The aim of this dissertation is to investigate automatic replies to client queries via SMS using multiple languages; with the main languages in this particular study being English and Maltese. An analysis of the efficiency of different algorithms is carried out for a system that would be able to fetch an FAQ answer corresponding to the client’s question from a list of corpora, and sent to the same client. 

Natural language processing is a field of artificial intelligence, computer science and linguistics concerned with the interactions between a computer machine and human natural language. The anytime/anywhere ease of access provided by mobile networks and the portability of handsets, coupled with the strong human urge for immediate answers, has fuelled the growth of information-based services on mobile devices. These services can be simple advertisements, polls, alerts or complex applications such as browsing, search and e-commerce.

The latest mobile devices come equipped with high resolution screen space, inbuilt web browsers and full message keypads, however the majority of users still use cheaper models that have limited screen space and a basic keypad.
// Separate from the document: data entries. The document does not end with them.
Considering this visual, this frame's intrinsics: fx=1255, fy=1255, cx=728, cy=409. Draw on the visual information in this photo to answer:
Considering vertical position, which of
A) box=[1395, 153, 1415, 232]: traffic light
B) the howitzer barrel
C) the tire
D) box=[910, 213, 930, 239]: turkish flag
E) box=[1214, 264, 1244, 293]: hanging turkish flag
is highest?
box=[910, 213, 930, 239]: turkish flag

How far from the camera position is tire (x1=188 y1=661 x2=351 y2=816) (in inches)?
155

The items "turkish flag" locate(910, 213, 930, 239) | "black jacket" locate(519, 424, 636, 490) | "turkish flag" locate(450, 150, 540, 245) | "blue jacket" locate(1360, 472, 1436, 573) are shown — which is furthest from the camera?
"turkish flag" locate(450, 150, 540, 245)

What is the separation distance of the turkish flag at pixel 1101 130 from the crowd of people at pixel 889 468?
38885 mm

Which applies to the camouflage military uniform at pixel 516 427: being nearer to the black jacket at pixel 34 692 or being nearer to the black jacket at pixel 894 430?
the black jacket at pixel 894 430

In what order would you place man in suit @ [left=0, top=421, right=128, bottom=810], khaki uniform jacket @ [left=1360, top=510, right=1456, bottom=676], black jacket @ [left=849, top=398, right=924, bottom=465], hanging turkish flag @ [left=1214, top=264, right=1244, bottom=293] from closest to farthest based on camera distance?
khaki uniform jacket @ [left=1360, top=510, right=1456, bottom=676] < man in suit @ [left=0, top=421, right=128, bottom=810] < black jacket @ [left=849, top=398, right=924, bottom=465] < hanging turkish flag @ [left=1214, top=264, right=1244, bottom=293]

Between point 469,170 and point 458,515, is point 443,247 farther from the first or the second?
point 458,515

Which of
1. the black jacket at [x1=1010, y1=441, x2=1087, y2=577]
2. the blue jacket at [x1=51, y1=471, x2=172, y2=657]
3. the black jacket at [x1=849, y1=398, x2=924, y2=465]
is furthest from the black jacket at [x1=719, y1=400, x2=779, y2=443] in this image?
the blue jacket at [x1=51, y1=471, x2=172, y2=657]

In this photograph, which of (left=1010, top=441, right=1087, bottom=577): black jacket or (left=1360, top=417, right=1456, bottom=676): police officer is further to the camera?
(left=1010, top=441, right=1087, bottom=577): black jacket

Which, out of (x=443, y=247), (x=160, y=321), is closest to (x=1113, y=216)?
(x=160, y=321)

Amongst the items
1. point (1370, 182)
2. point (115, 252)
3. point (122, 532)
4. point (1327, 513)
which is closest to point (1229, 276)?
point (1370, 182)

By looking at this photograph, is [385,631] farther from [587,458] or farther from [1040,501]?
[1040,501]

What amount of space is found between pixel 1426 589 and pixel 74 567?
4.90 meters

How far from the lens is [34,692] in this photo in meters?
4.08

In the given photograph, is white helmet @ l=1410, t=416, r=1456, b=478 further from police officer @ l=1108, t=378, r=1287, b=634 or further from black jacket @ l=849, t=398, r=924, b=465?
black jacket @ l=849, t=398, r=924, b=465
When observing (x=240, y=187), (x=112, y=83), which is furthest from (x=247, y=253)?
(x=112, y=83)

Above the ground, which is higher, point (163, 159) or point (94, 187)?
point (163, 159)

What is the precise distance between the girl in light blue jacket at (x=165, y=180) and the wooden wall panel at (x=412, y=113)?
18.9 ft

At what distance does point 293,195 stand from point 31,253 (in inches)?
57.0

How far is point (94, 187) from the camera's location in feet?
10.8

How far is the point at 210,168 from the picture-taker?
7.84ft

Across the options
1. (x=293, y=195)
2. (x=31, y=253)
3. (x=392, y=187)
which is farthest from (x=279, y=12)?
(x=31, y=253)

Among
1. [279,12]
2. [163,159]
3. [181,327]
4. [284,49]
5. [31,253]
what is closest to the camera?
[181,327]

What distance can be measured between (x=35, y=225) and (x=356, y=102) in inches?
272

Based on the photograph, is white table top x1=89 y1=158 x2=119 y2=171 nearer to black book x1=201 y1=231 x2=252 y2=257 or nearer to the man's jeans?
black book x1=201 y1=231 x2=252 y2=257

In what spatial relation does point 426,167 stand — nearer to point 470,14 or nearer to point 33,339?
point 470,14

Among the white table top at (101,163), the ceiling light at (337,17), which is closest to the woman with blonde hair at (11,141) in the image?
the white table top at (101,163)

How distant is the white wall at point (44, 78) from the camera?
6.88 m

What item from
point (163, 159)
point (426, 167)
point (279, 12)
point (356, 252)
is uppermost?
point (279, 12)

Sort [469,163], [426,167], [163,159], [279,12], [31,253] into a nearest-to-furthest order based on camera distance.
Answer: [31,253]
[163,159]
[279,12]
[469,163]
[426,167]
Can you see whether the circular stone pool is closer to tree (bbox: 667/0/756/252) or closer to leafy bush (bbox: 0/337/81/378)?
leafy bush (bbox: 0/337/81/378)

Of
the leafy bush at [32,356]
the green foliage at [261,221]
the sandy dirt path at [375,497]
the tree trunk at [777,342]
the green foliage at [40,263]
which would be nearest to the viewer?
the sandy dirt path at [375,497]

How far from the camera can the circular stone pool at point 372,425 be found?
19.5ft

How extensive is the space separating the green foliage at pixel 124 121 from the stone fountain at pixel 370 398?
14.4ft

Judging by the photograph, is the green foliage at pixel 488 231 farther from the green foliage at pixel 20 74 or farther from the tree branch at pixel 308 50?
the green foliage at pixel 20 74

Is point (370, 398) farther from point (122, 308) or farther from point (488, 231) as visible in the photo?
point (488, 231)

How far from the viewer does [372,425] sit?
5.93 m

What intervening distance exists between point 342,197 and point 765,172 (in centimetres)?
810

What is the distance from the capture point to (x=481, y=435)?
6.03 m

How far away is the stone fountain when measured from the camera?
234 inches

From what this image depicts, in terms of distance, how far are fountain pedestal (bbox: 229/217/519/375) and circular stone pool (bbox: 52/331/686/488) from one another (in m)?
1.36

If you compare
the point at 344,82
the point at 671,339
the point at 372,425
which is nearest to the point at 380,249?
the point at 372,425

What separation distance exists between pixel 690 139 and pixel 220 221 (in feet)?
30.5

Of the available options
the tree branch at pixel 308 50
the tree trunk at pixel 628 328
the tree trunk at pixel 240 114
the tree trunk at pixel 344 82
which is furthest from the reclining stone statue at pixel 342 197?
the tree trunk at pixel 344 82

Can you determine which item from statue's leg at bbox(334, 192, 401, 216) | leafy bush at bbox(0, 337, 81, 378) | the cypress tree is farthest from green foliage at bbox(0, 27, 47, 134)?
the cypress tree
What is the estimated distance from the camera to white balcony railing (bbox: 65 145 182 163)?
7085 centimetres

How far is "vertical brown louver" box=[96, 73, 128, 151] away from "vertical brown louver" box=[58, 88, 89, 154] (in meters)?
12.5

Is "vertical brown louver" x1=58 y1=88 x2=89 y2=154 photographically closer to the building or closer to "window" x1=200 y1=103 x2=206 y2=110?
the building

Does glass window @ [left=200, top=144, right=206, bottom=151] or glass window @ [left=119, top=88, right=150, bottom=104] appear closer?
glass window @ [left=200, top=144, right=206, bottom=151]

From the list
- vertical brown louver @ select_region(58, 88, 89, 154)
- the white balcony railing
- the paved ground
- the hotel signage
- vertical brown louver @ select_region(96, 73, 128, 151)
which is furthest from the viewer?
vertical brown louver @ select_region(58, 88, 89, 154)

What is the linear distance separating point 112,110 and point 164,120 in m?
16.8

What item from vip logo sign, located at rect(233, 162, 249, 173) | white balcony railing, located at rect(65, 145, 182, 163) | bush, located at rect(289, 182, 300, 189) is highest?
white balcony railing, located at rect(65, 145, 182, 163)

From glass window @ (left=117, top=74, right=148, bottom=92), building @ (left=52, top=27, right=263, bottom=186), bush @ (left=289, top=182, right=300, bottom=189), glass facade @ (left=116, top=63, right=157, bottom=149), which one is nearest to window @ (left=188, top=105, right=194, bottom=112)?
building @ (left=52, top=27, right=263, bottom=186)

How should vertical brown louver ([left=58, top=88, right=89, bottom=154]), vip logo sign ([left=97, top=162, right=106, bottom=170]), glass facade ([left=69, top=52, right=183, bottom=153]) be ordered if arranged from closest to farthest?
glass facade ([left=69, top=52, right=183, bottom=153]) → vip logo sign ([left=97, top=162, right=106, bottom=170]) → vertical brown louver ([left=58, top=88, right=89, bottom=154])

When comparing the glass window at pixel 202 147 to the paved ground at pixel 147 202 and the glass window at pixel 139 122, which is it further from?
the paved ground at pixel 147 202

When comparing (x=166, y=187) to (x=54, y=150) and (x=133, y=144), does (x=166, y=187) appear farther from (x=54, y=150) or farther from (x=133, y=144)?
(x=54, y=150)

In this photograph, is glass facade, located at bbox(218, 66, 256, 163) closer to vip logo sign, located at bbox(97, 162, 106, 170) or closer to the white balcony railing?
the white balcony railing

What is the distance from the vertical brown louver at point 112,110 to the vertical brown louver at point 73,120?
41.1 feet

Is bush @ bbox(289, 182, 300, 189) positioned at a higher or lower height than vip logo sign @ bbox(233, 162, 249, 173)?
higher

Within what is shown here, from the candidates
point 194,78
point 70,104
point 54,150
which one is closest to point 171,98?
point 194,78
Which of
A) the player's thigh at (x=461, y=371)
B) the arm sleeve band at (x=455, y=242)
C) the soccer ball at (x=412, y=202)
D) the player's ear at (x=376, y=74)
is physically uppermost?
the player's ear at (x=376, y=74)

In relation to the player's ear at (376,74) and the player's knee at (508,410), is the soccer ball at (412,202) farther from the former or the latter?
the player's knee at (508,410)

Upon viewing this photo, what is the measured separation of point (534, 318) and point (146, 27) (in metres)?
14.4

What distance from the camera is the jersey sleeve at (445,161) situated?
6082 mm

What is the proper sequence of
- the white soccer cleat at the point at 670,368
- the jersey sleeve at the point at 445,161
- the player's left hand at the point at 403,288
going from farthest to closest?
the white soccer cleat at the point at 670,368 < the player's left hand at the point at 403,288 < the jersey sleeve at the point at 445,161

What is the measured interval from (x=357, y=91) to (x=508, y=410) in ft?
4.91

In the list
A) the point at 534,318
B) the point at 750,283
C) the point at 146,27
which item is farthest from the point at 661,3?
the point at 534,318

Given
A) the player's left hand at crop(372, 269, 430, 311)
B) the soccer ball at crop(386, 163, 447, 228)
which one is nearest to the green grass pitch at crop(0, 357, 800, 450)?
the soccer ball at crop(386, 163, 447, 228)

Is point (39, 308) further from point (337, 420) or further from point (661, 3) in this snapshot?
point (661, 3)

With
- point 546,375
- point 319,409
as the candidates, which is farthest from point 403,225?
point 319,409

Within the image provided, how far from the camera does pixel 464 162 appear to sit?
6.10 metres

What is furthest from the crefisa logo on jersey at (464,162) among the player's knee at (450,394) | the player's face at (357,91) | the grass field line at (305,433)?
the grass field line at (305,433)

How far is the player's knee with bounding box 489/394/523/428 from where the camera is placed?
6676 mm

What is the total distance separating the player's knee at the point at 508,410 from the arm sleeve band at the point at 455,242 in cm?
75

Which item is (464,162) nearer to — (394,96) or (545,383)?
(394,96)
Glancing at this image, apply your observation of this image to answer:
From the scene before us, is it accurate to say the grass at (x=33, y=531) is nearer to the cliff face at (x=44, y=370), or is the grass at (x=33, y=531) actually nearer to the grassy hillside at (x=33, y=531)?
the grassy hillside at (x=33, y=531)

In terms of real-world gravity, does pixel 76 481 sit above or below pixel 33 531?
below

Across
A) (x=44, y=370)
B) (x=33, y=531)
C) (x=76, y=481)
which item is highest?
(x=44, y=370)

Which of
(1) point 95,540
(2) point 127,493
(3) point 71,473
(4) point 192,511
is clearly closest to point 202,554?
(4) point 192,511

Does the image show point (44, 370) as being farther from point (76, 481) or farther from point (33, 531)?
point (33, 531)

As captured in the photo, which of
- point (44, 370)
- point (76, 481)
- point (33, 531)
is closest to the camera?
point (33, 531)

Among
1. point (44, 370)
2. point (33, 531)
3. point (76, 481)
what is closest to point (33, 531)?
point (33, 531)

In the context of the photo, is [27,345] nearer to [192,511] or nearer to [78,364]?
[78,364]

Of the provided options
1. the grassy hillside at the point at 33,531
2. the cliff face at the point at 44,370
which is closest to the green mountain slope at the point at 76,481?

Hence  questions are more likely to be noisy and contain spelling mistakes, abbreviations, deletions, phonetic spellings, transliterations etc. Henceforth, the challenge with automated FAQ retrieval systems is how to return answers to the user’s natural language questions. The whole process is complicated as it involves a number of different but closely combined techniques, including query rewrites and formulations, question classification, information retrieval, passage retrieval, answer extraction, answer ranking and justification.

Using natural language processing, and the tools it offers, the system would be able to analyse a client’s query via an SMS and returns an SMS reply related to that same query. The system would need to be able to handle the noise found in each SMS being received; in other words the system would need to clean such SMS, analyse it and then be able to fetch an answer from a list of FAQs and return it to the user.

During this project a widely used NLP tool called term frequency-inverse document frequency together with a common similarity measure called Cosine Similarity, were used to identify an appropriate reply for a given query. The results obtained after testing a number of SMSs falling under four specific categories are rather encouraging. Out of 602 SMSs tested, the system was able to identify the category for 506 SMSs. Moreover, although the average similarity scores obtained during these tests varied because some of the SMSs being tested were too noisy,  this method still yielded good results. When testing 142 SMSs related to Internet, it was concluded that the system would calculate a similarity score of more than 0.1322 for 90% of the SMSs being tested. This is a rather promising result.